In this notebook, you should implement a first version of a working machine learning model to predict the age of an Abalone.

A few guidelines:
- The model does not have to be complex. A simple linear regression model is enough.
- You should use MLflow to track your experiments. You can use the MLflow UI to compare your experiments.
- Do not push any MLflow data to the repository. Only the code to run the experiments is interesting and should be pushed.

In [4]:
%load_ext autoreload
%autoreload 2
.
import pandas as pd
from sklearn.model_selection import train_test_split
from sklearn.preprocessing import StandardScaler
from sklearn.metrics import mean_squared_error
from sklearn.ensemble import RandomForestRegressor
from sklearn.metrics import confusion_matrix,classification_report, accuracy_score
import numpy as np
import pandas as pd
import matplotlib.pyplot as plt
import seaborn as sns
from scipy import stats
from sklearn.ensemble import RandomForestClassifier
from sklearn.model_selection import StratifiedKFold, KFold
import mlflow
pd.set_option('display.max_columns', 500)
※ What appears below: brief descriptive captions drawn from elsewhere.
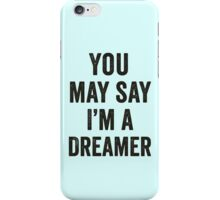 You May Say I'm A Dreamer iPhone Case/Skin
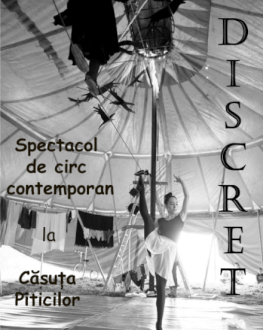 DISCRET: SPECTACOL DE CIRC CONTEMPORAN / CIRC DISCRET Festivalul CĂSUȚA PITICILOR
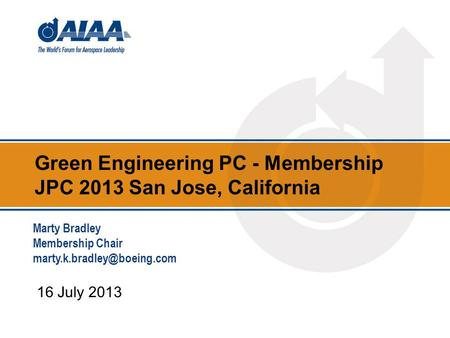 Green Engineering PC - Membership JPC 2013 San Jose, California 16 July 2013 Marty Bradley Membership Chair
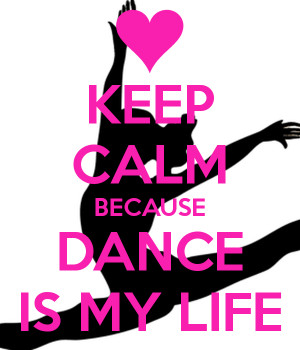 keep-calm-because-dance-is-my-life-1.png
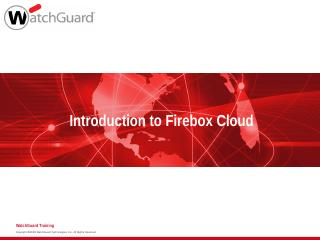 Introduction to Firebox Cloud - WatchGuard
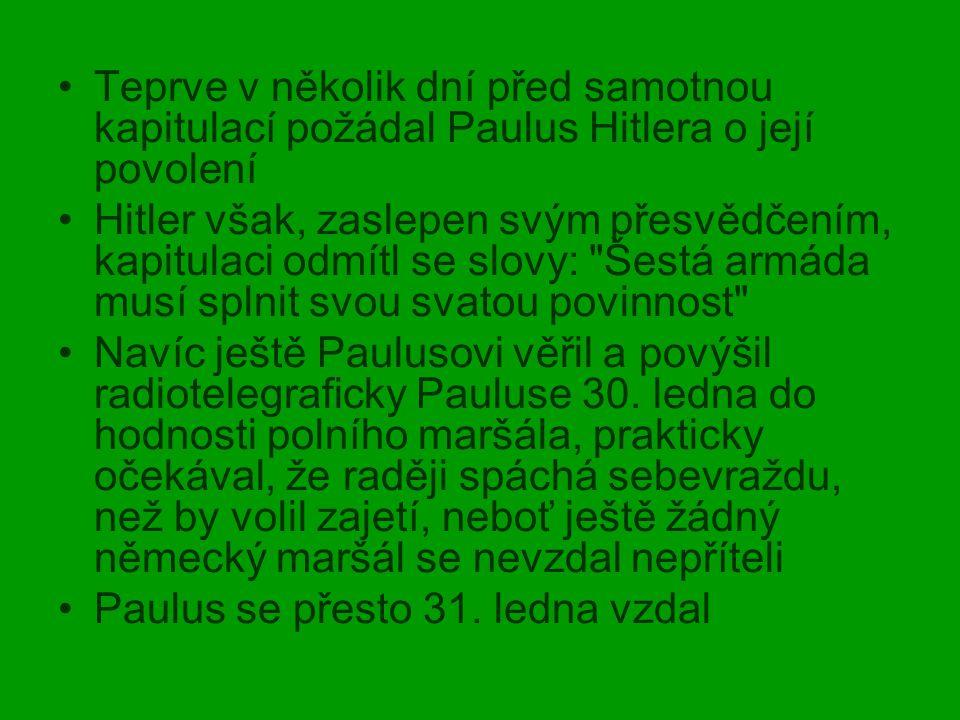 Teprve v několik dní před samotnou kapitulací požádal Paulus Hitlera o její povolení Hitler však, zaslepen svým přesvědčením, kapitulaci odmítl se slo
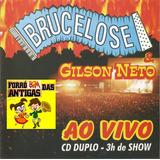 Cd Forró Brucelose E Gilson Neto Ao Vivo Cd Duplo 3h De Show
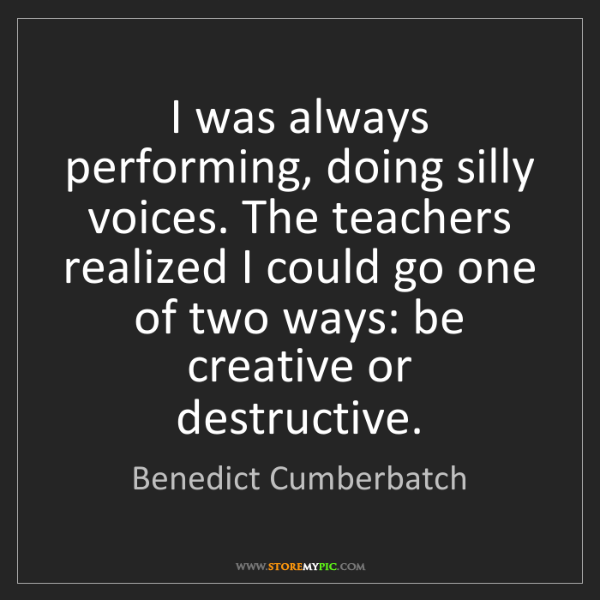 Benedict Cumberbatch: I was always performing, doing silly voices. The teachers...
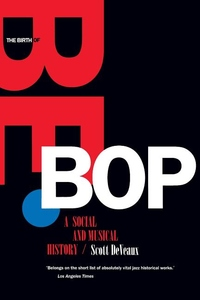 The Birth of Bebop:A Social and Musical History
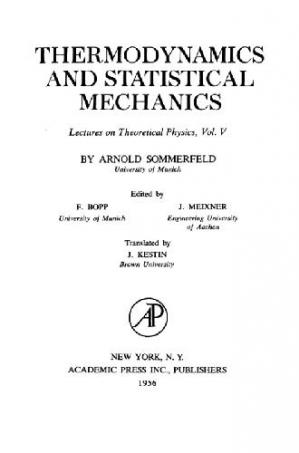 Book cover Lectures on Theoretical Physics, Volume 5: Thermodynamics and Statistical Mechanics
The autoreload extension is already loaded. To reload it, use:
  %reload_ext autoreload


In [13]:
mlflow.set_experiment('Abalone')

with mlflow.start_run() as run:
    run_id = run.info.run_id

    df = pd.read_csv("abalone.csv")
    X=pd.get_dummies(df.drop('Rings', axis=1))
    y=df['Rings']

    X_train, X_test, y_train, y_test = train_test_split(X, y, test_size=0.1, random_state=101)
    model = RandomForestRegressor(n_estimators=50)
    model.fit(X_train,y_train)

    preds = model.predict(X_test)
    rmse = mean_squared_error(y_test,preds, squared=False)
    mlflow.log_params(model.get_params())
    mlflow.log_metric("rmse", rmse)
    mlflow.sklearn.log_model(model, "model")
    mlflow.register_model(f"runs:/{run_id}/model", "Abalone Model")

Registered model 'Abalone Model' already exists. Creating a new version of this model...
Created version '2' of model 'Abalone Model'.